Легла Роза, а они сели на стулья рядом, хорошо сели, радостно, такая Роза умница, заехала, не побоялась сделать крюк, небольшой, правда, но все-таки шестьдесят километров от магистрали вбок.

Она, Роза, возьми и спроси, первый раз за всю жизнь:

— А какая у меня была мама?

Ну! От Нюры прямо пар пошел. Она ведь Розину маму так не любила, так не любила, это даже мягко сказано, хотя дело, конечно, прошлое, такое прошлое, что старик стал вспоминать и никак не мог вспомнить, а как она выглядела, эта вторая жена первого мужа Ниночки?

— Я тебе расскажу, — начала Нюра. — Вот тут ты сидела, а Ниночка тебя под нуль стригла. Ты орала как резаная, и Ниночка заткнула тебе рот полотенцем. Ты красная стала, глаза выпучились, ну, а что оставалось делать? Спасать же надо было. Мама твоя, Ева, она сюда к нам приехала по назначению в школу. Она ходила в юбке и блузке, никогда я ее в платье не видела, а волосы у нее тоже были кучерявые, но не мелким кольцом, как у тебя, а крупным. Когда они шли вместе, твой паразит-отец, будь он проклят, и твоя мать, царство ей небесное, то они смотрелись хорошо. Такие оба высокие, фигуристые. Ниночка, правду сказать, с Ванькой не смотрелась, она у нас мелкая, сама знаешь, она была ему под мышку, и шаг у нее тоже мелкий, а у того крупный, получалось, что Ниночка за ним бежит, как собачка, — противно. Мы ей это сразу говорили. Он вообще был бабник, он бы и с твоей мамой долго не жил, это точно, у него с женщинами дело быстрое. Что называется, не было бы счастья, да война.
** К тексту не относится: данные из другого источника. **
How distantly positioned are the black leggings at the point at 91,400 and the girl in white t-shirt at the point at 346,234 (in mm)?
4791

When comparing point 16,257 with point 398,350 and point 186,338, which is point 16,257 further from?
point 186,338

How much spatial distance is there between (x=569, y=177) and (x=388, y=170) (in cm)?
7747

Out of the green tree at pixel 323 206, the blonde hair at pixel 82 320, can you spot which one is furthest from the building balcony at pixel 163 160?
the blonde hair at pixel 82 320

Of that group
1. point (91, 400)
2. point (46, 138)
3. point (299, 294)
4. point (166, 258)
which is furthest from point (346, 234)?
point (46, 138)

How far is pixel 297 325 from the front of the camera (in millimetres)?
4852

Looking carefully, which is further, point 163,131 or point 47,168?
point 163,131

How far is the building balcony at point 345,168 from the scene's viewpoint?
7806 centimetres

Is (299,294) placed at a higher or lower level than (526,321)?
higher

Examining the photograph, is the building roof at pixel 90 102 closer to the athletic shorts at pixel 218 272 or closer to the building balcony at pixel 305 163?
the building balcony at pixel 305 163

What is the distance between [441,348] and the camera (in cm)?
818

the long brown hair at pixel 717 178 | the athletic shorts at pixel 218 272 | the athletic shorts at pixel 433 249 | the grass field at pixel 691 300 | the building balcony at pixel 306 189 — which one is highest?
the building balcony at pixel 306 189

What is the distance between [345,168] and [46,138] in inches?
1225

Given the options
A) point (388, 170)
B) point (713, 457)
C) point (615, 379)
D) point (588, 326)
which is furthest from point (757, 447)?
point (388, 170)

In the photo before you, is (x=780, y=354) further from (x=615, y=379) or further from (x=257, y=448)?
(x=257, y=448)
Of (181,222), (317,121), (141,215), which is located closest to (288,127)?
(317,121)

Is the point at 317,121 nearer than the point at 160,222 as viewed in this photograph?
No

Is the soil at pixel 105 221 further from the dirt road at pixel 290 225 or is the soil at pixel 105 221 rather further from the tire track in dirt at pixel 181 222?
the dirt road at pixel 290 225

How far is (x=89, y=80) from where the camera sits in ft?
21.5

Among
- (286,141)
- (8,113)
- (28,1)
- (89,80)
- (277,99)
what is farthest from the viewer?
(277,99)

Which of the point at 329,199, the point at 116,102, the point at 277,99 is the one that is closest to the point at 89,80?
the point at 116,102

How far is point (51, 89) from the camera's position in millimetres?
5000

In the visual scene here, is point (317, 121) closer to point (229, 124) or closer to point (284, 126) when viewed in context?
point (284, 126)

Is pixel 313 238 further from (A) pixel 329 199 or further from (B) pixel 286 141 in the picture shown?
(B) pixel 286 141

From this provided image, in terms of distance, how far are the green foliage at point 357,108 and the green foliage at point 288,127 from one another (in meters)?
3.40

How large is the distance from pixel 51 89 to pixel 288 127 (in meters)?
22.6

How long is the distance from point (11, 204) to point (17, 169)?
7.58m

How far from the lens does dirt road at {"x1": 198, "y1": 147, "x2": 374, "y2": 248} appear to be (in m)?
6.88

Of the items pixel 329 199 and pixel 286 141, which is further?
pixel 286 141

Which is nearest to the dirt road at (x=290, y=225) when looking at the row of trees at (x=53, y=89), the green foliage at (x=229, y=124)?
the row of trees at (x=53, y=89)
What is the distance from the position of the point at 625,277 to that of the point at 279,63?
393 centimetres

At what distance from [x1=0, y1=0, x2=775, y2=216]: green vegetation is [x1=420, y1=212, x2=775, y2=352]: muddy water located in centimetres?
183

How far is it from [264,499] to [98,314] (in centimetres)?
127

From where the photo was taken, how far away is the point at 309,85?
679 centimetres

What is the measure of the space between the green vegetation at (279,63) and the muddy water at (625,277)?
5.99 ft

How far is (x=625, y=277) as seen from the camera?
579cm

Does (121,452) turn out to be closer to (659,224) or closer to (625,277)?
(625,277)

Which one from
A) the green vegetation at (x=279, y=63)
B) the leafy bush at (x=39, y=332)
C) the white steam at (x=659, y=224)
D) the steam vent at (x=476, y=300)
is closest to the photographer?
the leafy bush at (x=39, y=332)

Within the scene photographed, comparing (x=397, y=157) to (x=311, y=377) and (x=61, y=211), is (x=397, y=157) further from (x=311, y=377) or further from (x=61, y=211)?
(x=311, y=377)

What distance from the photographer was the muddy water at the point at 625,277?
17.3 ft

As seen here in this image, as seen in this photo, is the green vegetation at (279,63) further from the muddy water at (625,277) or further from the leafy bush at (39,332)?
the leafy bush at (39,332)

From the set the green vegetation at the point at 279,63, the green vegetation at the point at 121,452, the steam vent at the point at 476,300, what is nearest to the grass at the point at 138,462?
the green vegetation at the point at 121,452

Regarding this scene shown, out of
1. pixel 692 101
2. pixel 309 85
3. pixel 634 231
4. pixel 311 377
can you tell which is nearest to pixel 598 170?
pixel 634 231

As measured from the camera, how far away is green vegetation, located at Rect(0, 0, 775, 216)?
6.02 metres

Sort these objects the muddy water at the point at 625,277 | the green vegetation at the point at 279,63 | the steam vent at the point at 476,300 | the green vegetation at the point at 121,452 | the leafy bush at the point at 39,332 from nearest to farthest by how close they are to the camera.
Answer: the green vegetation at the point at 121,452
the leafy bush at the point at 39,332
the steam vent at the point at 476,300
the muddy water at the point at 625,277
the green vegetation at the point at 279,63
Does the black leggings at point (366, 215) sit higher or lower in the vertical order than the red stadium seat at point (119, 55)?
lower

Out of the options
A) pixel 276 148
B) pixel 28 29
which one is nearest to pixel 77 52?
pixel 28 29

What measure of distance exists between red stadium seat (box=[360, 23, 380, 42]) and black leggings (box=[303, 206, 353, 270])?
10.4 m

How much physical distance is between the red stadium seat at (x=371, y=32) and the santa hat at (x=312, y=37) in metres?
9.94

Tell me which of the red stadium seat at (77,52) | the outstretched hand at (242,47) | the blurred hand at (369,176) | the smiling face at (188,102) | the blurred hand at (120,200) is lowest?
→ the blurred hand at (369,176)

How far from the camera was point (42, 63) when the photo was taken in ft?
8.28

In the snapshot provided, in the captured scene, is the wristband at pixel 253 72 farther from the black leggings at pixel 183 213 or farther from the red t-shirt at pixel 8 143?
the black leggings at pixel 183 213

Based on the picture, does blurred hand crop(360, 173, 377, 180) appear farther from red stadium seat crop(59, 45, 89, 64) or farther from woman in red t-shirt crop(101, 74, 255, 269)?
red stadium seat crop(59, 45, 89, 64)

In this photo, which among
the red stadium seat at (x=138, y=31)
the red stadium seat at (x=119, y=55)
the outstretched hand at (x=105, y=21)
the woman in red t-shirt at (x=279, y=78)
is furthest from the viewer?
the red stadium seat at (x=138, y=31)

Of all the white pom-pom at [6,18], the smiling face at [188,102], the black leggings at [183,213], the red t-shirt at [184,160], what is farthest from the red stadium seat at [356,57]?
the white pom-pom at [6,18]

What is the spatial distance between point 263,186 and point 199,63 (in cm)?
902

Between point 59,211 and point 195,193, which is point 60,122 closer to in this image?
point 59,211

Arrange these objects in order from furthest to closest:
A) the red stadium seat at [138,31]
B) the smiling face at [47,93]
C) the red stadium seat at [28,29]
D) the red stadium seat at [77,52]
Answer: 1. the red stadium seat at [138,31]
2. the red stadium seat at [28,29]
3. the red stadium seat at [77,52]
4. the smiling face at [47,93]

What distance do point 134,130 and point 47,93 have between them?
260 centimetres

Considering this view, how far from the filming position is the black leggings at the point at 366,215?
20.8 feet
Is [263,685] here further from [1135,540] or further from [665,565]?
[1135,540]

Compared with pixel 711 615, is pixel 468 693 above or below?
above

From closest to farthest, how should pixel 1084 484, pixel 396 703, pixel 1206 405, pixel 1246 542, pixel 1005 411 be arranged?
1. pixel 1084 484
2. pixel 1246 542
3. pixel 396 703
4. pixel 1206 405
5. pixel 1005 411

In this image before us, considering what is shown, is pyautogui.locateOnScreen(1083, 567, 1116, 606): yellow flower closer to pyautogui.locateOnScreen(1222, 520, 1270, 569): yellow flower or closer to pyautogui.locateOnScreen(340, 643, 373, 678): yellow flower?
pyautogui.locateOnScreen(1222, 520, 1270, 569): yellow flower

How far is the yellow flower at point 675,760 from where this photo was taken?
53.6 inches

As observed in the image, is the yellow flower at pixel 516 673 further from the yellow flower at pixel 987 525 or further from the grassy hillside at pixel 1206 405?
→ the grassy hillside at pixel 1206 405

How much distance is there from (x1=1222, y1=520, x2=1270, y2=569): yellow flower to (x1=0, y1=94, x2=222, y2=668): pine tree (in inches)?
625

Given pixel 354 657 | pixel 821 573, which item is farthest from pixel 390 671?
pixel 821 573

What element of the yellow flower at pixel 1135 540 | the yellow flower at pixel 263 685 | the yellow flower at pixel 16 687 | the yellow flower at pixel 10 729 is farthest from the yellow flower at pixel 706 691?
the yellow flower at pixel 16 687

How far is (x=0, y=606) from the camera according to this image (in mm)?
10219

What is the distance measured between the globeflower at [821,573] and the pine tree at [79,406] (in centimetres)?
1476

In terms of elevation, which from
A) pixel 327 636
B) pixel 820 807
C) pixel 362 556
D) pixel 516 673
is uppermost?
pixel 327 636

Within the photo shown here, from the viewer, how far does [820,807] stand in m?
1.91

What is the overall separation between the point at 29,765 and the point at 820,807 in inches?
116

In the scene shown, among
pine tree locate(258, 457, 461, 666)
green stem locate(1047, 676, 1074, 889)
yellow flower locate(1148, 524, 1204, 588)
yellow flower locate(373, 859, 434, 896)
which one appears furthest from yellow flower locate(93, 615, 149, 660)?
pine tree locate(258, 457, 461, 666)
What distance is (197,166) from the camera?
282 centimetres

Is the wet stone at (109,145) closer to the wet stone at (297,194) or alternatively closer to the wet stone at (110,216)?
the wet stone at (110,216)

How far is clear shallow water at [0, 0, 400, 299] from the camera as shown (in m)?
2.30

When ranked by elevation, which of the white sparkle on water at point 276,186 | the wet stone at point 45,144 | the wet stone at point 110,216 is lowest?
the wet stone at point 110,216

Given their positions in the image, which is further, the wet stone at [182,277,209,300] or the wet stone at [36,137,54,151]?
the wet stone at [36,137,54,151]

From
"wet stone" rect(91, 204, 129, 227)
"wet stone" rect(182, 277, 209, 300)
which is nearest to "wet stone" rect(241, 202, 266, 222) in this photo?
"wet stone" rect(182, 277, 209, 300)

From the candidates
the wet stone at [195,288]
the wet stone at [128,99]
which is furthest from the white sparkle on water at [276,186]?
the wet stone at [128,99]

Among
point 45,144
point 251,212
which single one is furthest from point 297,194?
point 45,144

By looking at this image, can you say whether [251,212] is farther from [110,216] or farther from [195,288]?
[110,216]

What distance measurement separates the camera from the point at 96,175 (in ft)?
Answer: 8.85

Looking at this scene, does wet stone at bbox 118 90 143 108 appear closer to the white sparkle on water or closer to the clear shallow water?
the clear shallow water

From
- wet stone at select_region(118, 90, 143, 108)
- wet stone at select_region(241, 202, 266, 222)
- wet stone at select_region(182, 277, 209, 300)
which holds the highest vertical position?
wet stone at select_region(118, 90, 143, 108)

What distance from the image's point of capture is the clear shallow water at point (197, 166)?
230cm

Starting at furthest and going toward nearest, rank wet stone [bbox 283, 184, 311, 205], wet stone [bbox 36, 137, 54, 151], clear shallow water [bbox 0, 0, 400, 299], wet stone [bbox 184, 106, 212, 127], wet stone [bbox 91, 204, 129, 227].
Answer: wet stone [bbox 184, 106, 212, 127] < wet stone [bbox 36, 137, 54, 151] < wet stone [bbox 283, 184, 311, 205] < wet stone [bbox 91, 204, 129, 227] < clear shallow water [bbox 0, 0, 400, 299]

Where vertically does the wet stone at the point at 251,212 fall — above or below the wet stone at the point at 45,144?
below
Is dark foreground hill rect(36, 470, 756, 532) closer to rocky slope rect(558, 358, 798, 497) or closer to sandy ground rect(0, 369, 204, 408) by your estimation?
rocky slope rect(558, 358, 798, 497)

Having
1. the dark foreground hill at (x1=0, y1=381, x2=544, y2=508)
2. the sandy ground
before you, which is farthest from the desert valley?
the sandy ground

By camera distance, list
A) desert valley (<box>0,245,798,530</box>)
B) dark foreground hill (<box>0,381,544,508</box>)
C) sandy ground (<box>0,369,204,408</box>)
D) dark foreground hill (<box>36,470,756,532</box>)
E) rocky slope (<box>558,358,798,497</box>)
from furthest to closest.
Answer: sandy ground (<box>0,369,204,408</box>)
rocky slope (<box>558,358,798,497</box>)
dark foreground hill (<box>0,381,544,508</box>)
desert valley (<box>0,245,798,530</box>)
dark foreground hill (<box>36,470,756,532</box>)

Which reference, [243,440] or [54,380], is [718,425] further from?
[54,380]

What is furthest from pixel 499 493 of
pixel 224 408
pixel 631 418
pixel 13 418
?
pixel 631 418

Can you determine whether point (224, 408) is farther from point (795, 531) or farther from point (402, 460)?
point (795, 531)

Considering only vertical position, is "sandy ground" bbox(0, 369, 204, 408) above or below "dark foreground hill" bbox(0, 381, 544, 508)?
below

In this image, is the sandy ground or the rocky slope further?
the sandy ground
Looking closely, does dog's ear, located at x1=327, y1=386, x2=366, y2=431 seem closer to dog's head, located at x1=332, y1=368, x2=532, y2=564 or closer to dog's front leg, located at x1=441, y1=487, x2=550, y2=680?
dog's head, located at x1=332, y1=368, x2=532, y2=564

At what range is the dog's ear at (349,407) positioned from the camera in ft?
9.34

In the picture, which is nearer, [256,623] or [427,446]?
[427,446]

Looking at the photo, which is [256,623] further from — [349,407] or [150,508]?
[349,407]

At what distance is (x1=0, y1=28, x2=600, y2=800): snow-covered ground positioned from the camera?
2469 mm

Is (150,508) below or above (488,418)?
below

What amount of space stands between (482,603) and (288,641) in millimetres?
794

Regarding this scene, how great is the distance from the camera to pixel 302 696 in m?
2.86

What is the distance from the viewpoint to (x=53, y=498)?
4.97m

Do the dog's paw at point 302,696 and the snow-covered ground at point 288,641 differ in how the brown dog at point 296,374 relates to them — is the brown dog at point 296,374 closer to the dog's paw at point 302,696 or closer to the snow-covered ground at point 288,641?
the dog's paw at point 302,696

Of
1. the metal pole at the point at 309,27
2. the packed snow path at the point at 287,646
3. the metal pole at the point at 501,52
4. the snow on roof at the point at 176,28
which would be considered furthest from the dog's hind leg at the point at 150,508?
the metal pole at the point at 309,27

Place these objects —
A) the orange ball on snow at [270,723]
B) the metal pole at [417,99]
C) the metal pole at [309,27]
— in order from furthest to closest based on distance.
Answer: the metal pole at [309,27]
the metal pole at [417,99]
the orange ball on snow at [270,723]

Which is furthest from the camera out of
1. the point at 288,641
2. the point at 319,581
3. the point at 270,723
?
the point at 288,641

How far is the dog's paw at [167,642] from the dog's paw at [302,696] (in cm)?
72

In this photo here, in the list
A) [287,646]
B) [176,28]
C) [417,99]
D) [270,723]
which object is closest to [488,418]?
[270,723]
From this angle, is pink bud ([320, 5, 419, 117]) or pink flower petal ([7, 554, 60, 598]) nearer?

— Что ты такое лопочешь? — сказал старик Нюре. — При чем тут война, тем более в таком глупом словосочетании…

— Я только в одном смысле, — упрямилась Нюра. — В смысле перспективности этой семьи. Разве ты его не знал? Он же два пишет, три в уме! Нет, что ли?

— Роза спрашивает нас о другом.

— Пусть говорит все, — сказала Роза. — Не перебивай ее, дед.

— Вечно он мне затыкает рот. Всегда я у него дурочка. А я с Евой, мамой твоей, разговор имела, перед тем самым днем, как их всех увели. Уже было объявлено, и которые глупые евреи, то они собирали дорогие вещи на длинное путешествие, а Ева была умная женщина.

— И когда ж это ты с ней говорила, что я этого

не знаю? — Старик хмыкнул, потому что решил: Нюра придуманной историей хочет скрыть факт, можно сказать, исторический — как она терпеть не могла Еву, потому что считала разлучницей. А это была чистая брехня, потому что уже за полгода до Евы Ниночка хлопнула круглым кулачком по столу и сказала: «Хватит с меня! Нажилась… И чтоб мои глаза его больше… Ни-ког-да!»

Лично он, старик, тогда испугался вот чего: не пойдет ли Ниночка по мужским рукам, как это бывало с другими разведенками? И кое-что с ней было, чего греха таить? И морду ей пострадавшие женщины-жены били, и его на базаре прилюдно за нее стыдили. Плохое было время, если вспомнить. До сих пор лицо запаляется. Все тогда совпало в минусе, и Колюнин скорый отъезд, и эта сволочь Уханев, и Дуськин арест, и вообще весь воздух жизни был мутный. С Ниночкой крепко пришлось объясняться. Позвал ее на пасеку. Не пойду, кричала, я их боюсь. Пчел, в смысле… Но он ей так спокойно, выдержанно сказал:

— Не того ты, дочка, боишься в своей жизни… Не того… Надо бояться стыда жизни, а не укусов полезных насекомых.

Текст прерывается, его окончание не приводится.